**EXERCISE OBJECTIVE**
Begin at the line below that contains "New Zealand, site" and write out every line from there to the end of the entries, exactly.

**INPUT RECORDS**
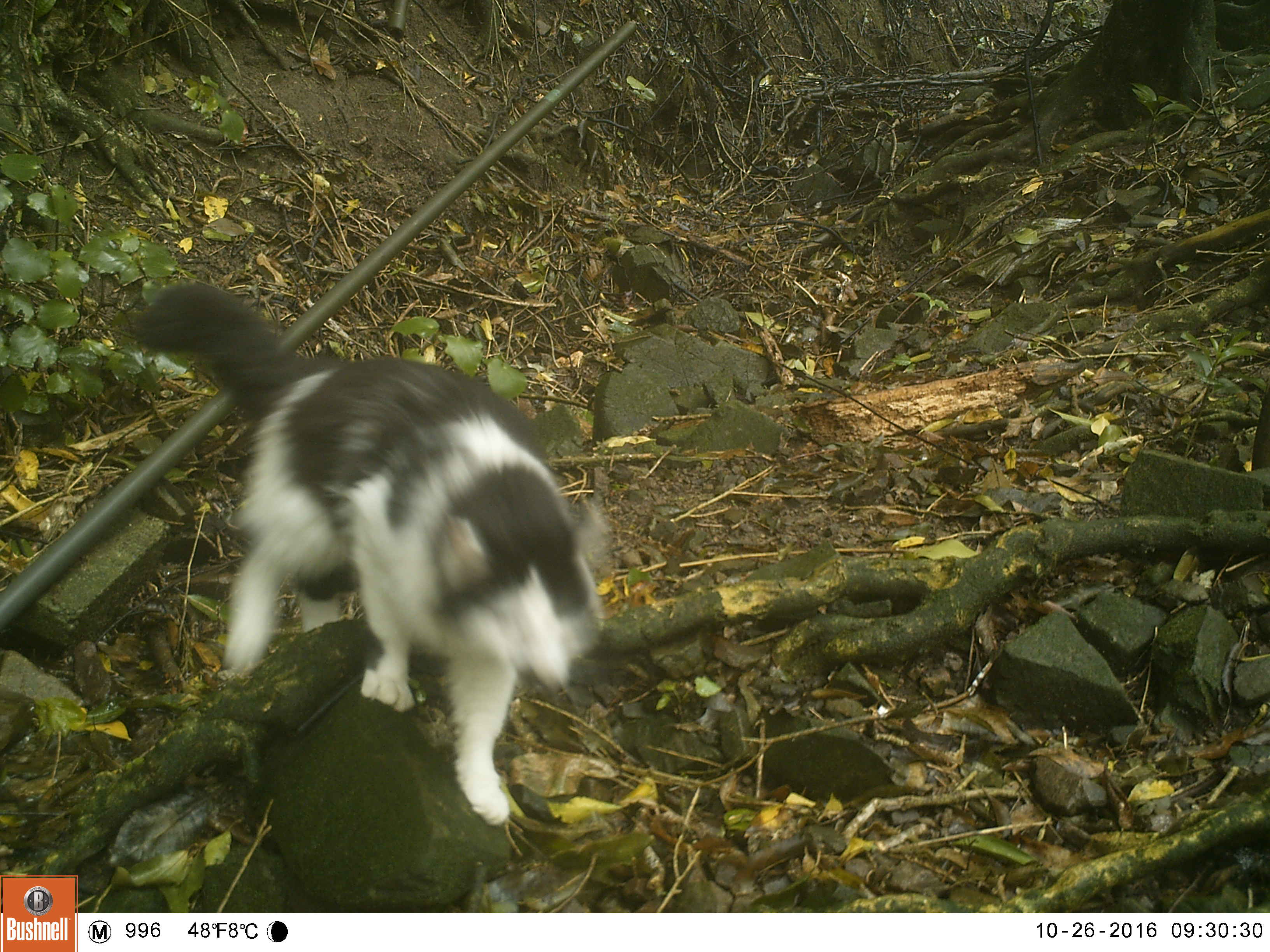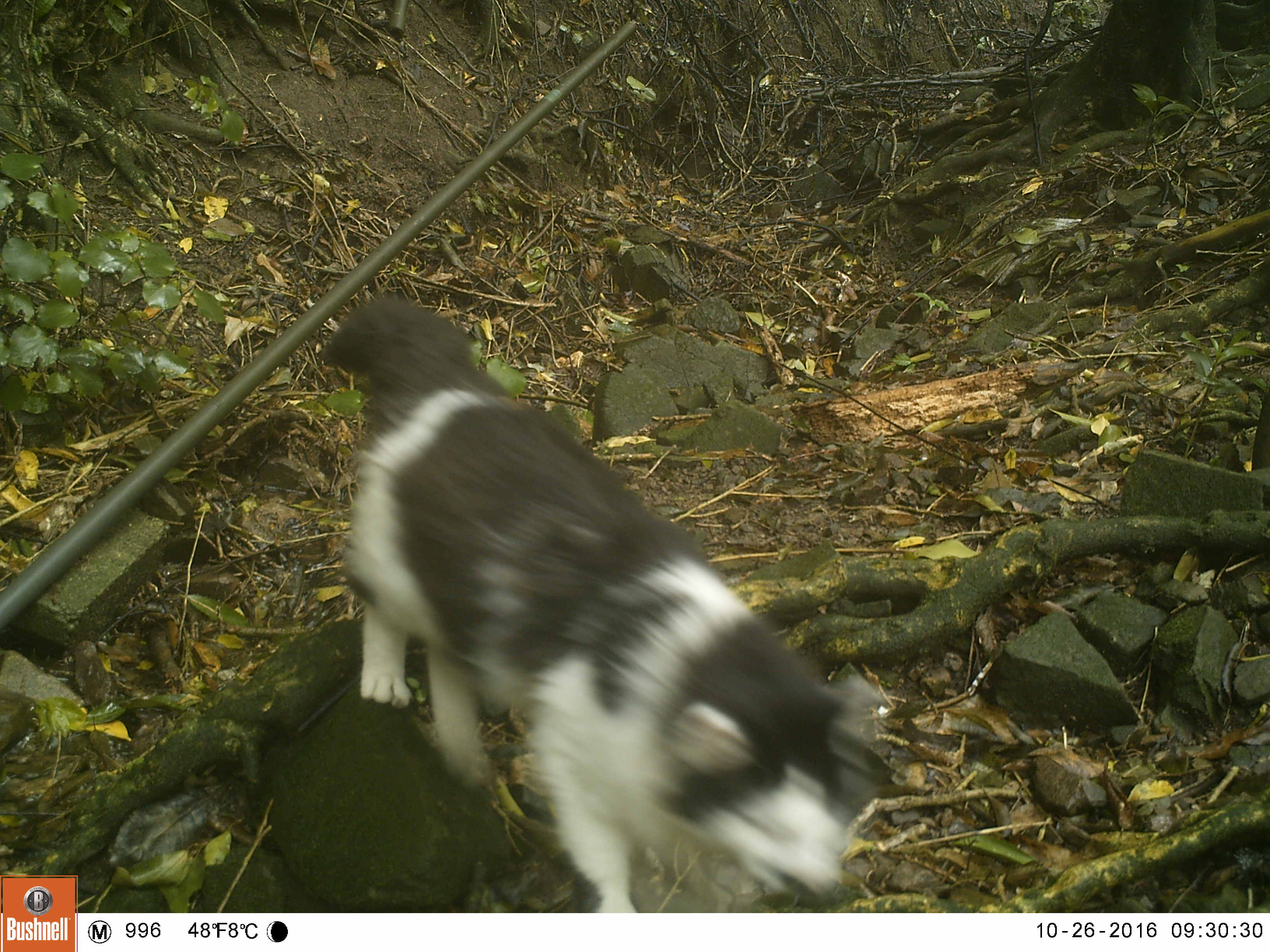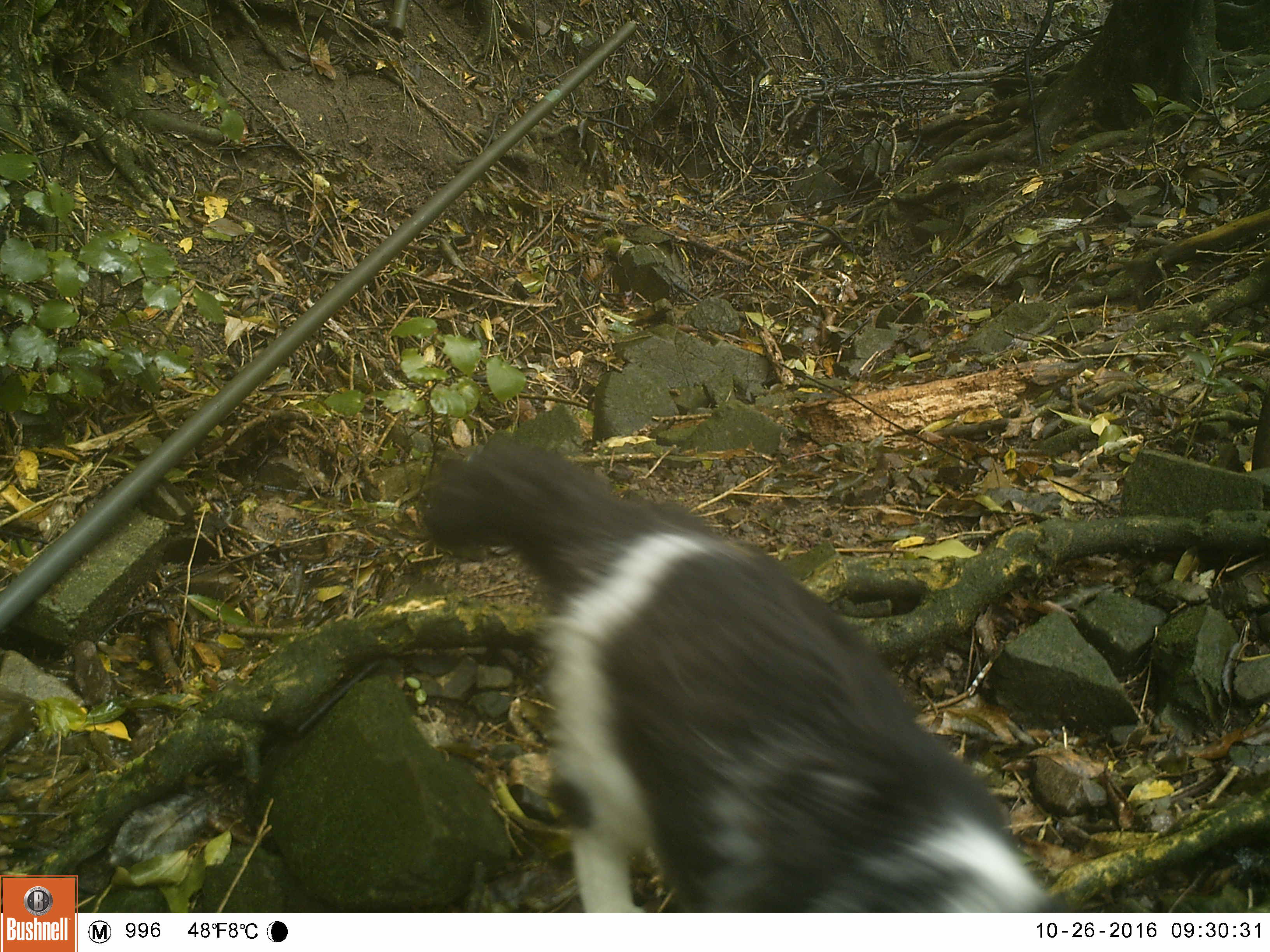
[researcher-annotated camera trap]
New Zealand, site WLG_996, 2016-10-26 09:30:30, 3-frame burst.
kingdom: Animalia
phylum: Chordata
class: Mammalia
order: Carnivora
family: Felidae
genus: Felis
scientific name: Felis catus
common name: domestic cat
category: cat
Cat (domestic cat) (Felis catus).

**OUTPUT OF THE EXERCISE**
New Zealand, site WLG_996, 2016-10-26 09:30:30, 3-frame burst.
kingdom: Animalia
phylum: Chordata
class: Mammalia
order: Carnivora
family: Felidae
genus: Felis
scientific name: Felis catus
common name: domestic cat
category: cat
Cat (domestic cat) (Felis catus).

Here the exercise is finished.